The rest of A History (1986-1989) is devoted to all but one song (“Over”) from A Dead Horse, the first Palominos record to employ a consistent track-by-track lineup (Fier, Laswell, Skopelitis, Numbers Band guitarist/vocalist Robert Kidney and vocalist Amanda Kramer, ex-Information Society). All seven songs are in-house creations (three by Kidney, four by Fier/Skopelitis/Kramer); Kidney’s plaintive singing and Kramer’s multi-tracked harmonies provide a surprisingly pleasant alternative to playing spot-the-star. The band’s weakest album is tasteful and restrained to the point of blandness, with the exception of Kramer’s moody “Darklands.”
This Is How It Feels feels much better. Loosely based on Graham Greene’s The End of the Affair, the album moves the Palominos into a sound focused on hypnotically elegant grooves. New singer Lori Carson’s breathy voice, pinned between eroticism and ennui, captures Greene’s ambivalent relationship to temptations of both the flesh and earth. The album also features Lydia Kavanagh fronting a fine version of “These Days” that owes more to Nico (who once recorded it) than to its author, Jackson Browne.

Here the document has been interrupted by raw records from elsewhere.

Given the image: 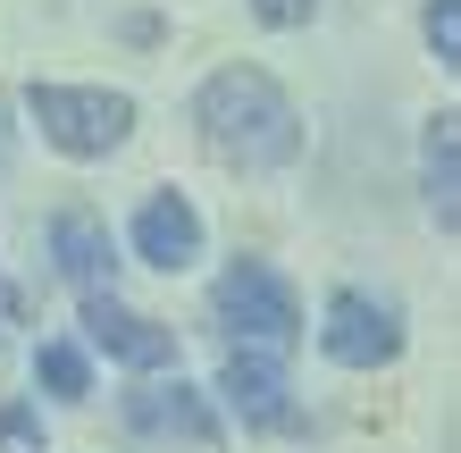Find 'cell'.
Masks as SVG:
<instances>
[{
    "label": "cell",
    "mask_w": 461,
    "mask_h": 453,
    "mask_svg": "<svg viewBox=\"0 0 461 453\" xmlns=\"http://www.w3.org/2000/svg\"><path fill=\"white\" fill-rule=\"evenodd\" d=\"M194 126H202V143L227 159V168H285L294 151H303V118H294V101L285 85L268 68H219V76H202V93H194Z\"/></svg>",
    "instance_id": "6da1fadb"
},
{
    "label": "cell",
    "mask_w": 461,
    "mask_h": 453,
    "mask_svg": "<svg viewBox=\"0 0 461 453\" xmlns=\"http://www.w3.org/2000/svg\"><path fill=\"white\" fill-rule=\"evenodd\" d=\"M319 344H328V361H344V369H377V361L402 353V319H394V303L352 294V285H344V294H328Z\"/></svg>",
    "instance_id": "277c9868"
},
{
    "label": "cell",
    "mask_w": 461,
    "mask_h": 453,
    "mask_svg": "<svg viewBox=\"0 0 461 453\" xmlns=\"http://www.w3.org/2000/svg\"><path fill=\"white\" fill-rule=\"evenodd\" d=\"M453 135H461V118L445 110V118H428V143H420V168H428V210H437V227L453 235L461 227V151H453Z\"/></svg>",
    "instance_id": "30bf717a"
},
{
    "label": "cell",
    "mask_w": 461,
    "mask_h": 453,
    "mask_svg": "<svg viewBox=\"0 0 461 453\" xmlns=\"http://www.w3.org/2000/svg\"><path fill=\"white\" fill-rule=\"evenodd\" d=\"M50 260H59V277L85 285V294H110V277H118L110 227H101L93 210H59V219H50Z\"/></svg>",
    "instance_id": "ba28073f"
},
{
    "label": "cell",
    "mask_w": 461,
    "mask_h": 453,
    "mask_svg": "<svg viewBox=\"0 0 461 453\" xmlns=\"http://www.w3.org/2000/svg\"><path fill=\"white\" fill-rule=\"evenodd\" d=\"M85 336H93L110 361H126V369H168V361H176V328L126 311L118 294H85Z\"/></svg>",
    "instance_id": "5b68a950"
},
{
    "label": "cell",
    "mask_w": 461,
    "mask_h": 453,
    "mask_svg": "<svg viewBox=\"0 0 461 453\" xmlns=\"http://www.w3.org/2000/svg\"><path fill=\"white\" fill-rule=\"evenodd\" d=\"M34 378L59 394V403H85V394H93V361L76 353V344H42V353H34Z\"/></svg>",
    "instance_id": "8fae6325"
},
{
    "label": "cell",
    "mask_w": 461,
    "mask_h": 453,
    "mask_svg": "<svg viewBox=\"0 0 461 453\" xmlns=\"http://www.w3.org/2000/svg\"><path fill=\"white\" fill-rule=\"evenodd\" d=\"M219 394L252 420V429H294V386H285V369L277 353H252V344H235L227 369H219Z\"/></svg>",
    "instance_id": "8992f818"
},
{
    "label": "cell",
    "mask_w": 461,
    "mask_h": 453,
    "mask_svg": "<svg viewBox=\"0 0 461 453\" xmlns=\"http://www.w3.org/2000/svg\"><path fill=\"white\" fill-rule=\"evenodd\" d=\"M134 252H143L151 269H185V260L202 252V210L185 194H151L134 210Z\"/></svg>",
    "instance_id": "9c48e42d"
},
{
    "label": "cell",
    "mask_w": 461,
    "mask_h": 453,
    "mask_svg": "<svg viewBox=\"0 0 461 453\" xmlns=\"http://www.w3.org/2000/svg\"><path fill=\"white\" fill-rule=\"evenodd\" d=\"M0 311H17V294H9V285H0Z\"/></svg>",
    "instance_id": "9a60e30c"
},
{
    "label": "cell",
    "mask_w": 461,
    "mask_h": 453,
    "mask_svg": "<svg viewBox=\"0 0 461 453\" xmlns=\"http://www.w3.org/2000/svg\"><path fill=\"white\" fill-rule=\"evenodd\" d=\"M210 311H219V328L243 336L252 353H277V344L303 336V303H294V285L268 269V260H235V269L210 285Z\"/></svg>",
    "instance_id": "3957f363"
},
{
    "label": "cell",
    "mask_w": 461,
    "mask_h": 453,
    "mask_svg": "<svg viewBox=\"0 0 461 453\" xmlns=\"http://www.w3.org/2000/svg\"><path fill=\"white\" fill-rule=\"evenodd\" d=\"M0 453H42V420L25 403H0Z\"/></svg>",
    "instance_id": "4fadbf2b"
},
{
    "label": "cell",
    "mask_w": 461,
    "mask_h": 453,
    "mask_svg": "<svg viewBox=\"0 0 461 453\" xmlns=\"http://www.w3.org/2000/svg\"><path fill=\"white\" fill-rule=\"evenodd\" d=\"M42 143L68 151V159H110L126 135H134V101L110 93V85H34L25 93Z\"/></svg>",
    "instance_id": "7a4b0ae2"
},
{
    "label": "cell",
    "mask_w": 461,
    "mask_h": 453,
    "mask_svg": "<svg viewBox=\"0 0 461 453\" xmlns=\"http://www.w3.org/2000/svg\"><path fill=\"white\" fill-rule=\"evenodd\" d=\"M428 50H437L445 68H461V0H428Z\"/></svg>",
    "instance_id": "7c38bea8"
},
{
    "label": "cell",
    "mask_w": 461,
    "mask_h": 453,
    "mask_svg": "<svg viewBox=\"0 0 461 453\" xmlns=\"http://www.w3.org/2000/svg\"><path fill=\"white\" fill-rule=\"evenodd\" d=\"M126 429H143V437H185V445H219V412H210V394L194 386H143V394H126Z\"/></svg>",
    "instance_id": "52a82bcc"
},
{
    "label": "cell",
    "mask_w": 461,
    "mask_h": 453,
    "mask_svg": "<svg viewBox=\"0 0 461 453\" xmlns=\"http://www.w3.org/2000/svg\"><path fill=\"white\" fill-rule=\"evenodd\" d=\"M311 9H319V0H252L260 25H311Z\"/></svg>",
    "instance_id": "5bb4252c"
},
{
    "label": "cell",
    "mask_w": 461,
    "mask_h": 453,
    "mask_svg": "<svg viewBox=\"0 0 461 453\" xmlns=\"http://www.w3.org/2000/svg\"><path fill=\"white\" fill-rule=\"evenodd\" d=\"M0 143H9V126H0Z\"/></svg>",
    "instance_id": "2e32d148"
}]
</instances>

With two monster bassists in the house (Laswell and Bootsy Collins), Pure enters a realm of unbridled sensuality. There’s a post-coital languor to Carson’s singing on “Little Suicides” and the title track. The lushly atmospheric guitars (mostly by Skopelitis and Knox Chandler) swaddle the grooves and vocals in a rich, druggy haze. Pure can be heard as post-modern makeout music, and could certainly be packaged with candles and a bottle of wine. The remix EP contains six Pure-ities reconfigured by Bill Laswell, Bandulu and New York ambient auteur Terre Thaemlitz.